I’m so stimulated that I’m comfortably numb.
A few trillion more and we’ll be talking real money.
4.3 trillion in “quantitative easing” (also known as bouncing a check to pay your credit card payment) to delay the collapse, while the rest is LOOTED by the powers taht be and their minions.
Just what we need, more speculators running up the price of homes flipping properties then demanding to be helped out.
is there double counting here ?
TARP funds were used for the auto bailout...
ARrA fundS were used for homeowners bailout...
Good question. I had thought the total AIG bailout was 182 Bil, and that total amount isn’t listed. But, I think that part of the AIG amount came from TARP and and a few prior to that, in the billions.
insanity
$4.39 trillion of ‘quantitative easing’... IOW, devaluing the dollar.
the estimated devaluation was $6 trillion. there will be at least another $1.5 trillion in ‘easing’ in the next couple of years
which, of course, will push gold higher... along with everything else... by about 25% from where we are now
ofc, if the estimates of where silver is headed are true ($100/oz), gold could be headed for $5k/oz
either way, the dollar isn’t getting stronger any time soon
Nothing good ever comes from Chuckie “flash pack” Schumer.
BOHICA!!!
What’s Operation Twist?
A fair start, but not specific enough. For example, exactly what did the $300B for the automaker “bailout” go towards? What did the auto makers use it for? Pension buyout/payoff? How much went towards salaries/bonuses/kickbacks/offshore bank accounts, etc?
TARP funds were used for the GM and Chrysler bailouts. I believe TARP differed from stimulus in that TARP was supposed to be paid back. Still waiting GM...

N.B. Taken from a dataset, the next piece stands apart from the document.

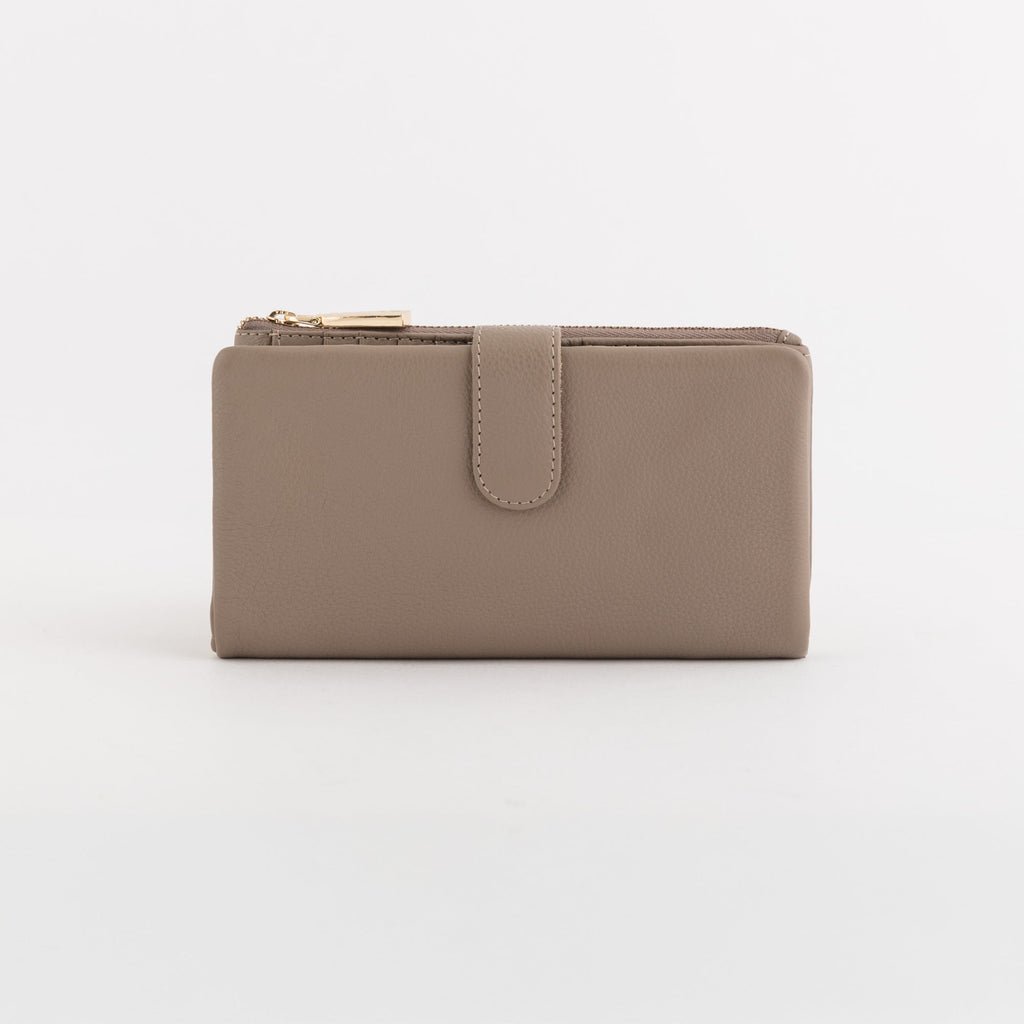 Lucrezia Wallet - Ženski novčanik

This looks like TARP was part of the stimulus.
Problem is, he itemized TARP as part of the stimulus and also itemized auto bailouts (in a couple of places) as part of the stimulus.

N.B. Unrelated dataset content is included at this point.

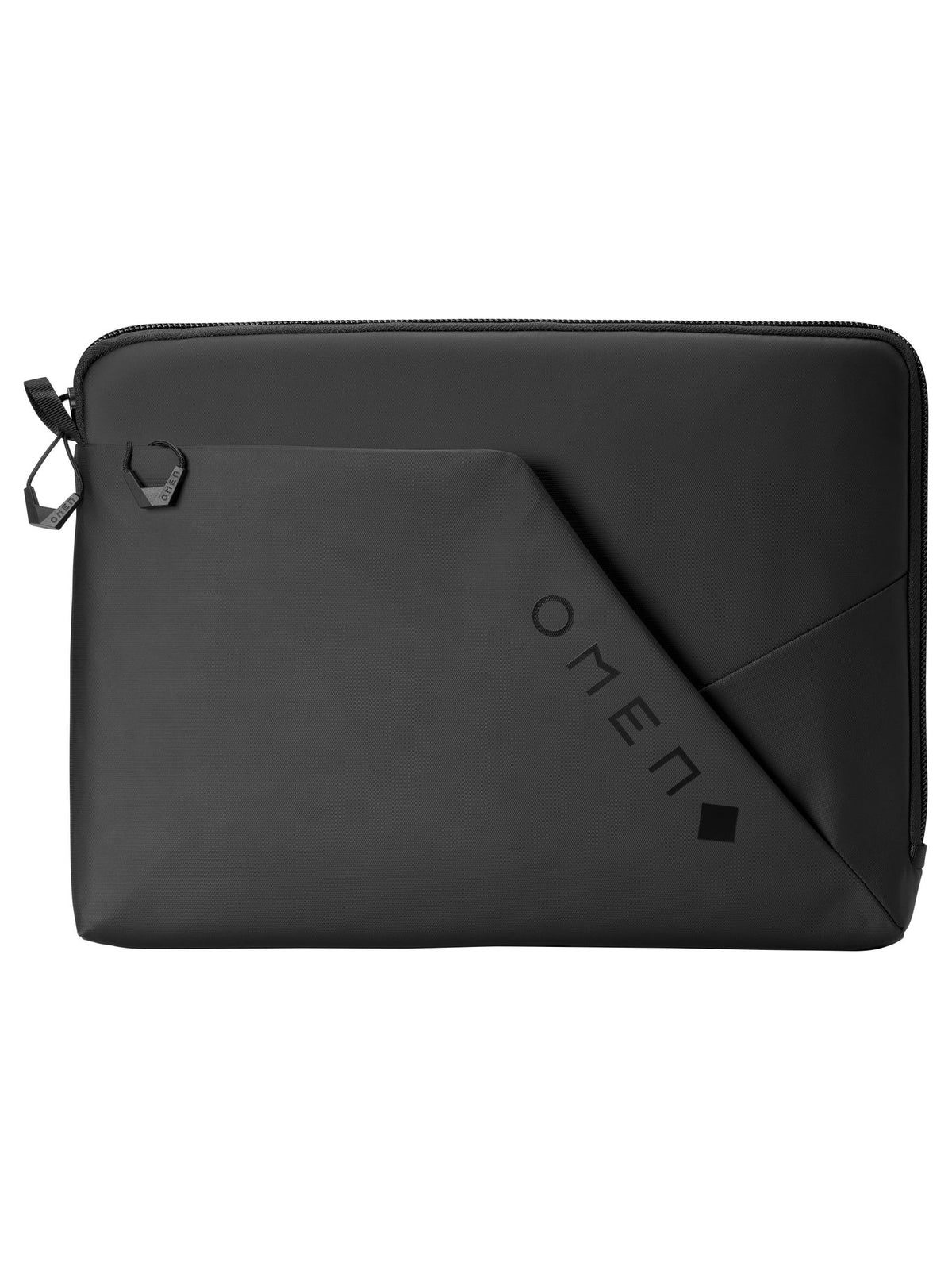 HP OMEN Transceptor Laptop Sleeve, Water-Resistant - 15.6 inch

where else besides TARP did auto bailout come from ?
This chart seems weak.
Problem is, he itemized TARP as part of the stimulus and also itemized auto bailouts (in a couple of places) as part of the stimulus.
where else besides TARP did auto bailout come from ?
This chart seems weak.
......................Problem is, he itemized TARP as part of the stimulus and also itemized auto bailouts ................
The other part of that problem is that Tarp outflows happened during the final few months of fiscal year Bush, thus counted in his spending.
All the repayments of these loans occurred during Zer0 fiscal year, so the loan repayments negate much of the Zer0 increased spending during fiscal 2009-10.
Fed decides on $400 billion bond swap (Operation Twist)
WASHINGTON (MarketWatch) The Federal Reserve on Wednesday, acting in the face of a weak economic outlook, decided to start a program to twist the yield curve by swapping shorter-maturity government securities for longer-dated ones.
In a statement, the Fed will buy $400 billion of Treasury securities in the 6-30 year range and sell an equal amount of maturities of 3 years or less.
The Fed also announced a new plan to purchase agency mortgage-backed securities with proceeds of maturing securities.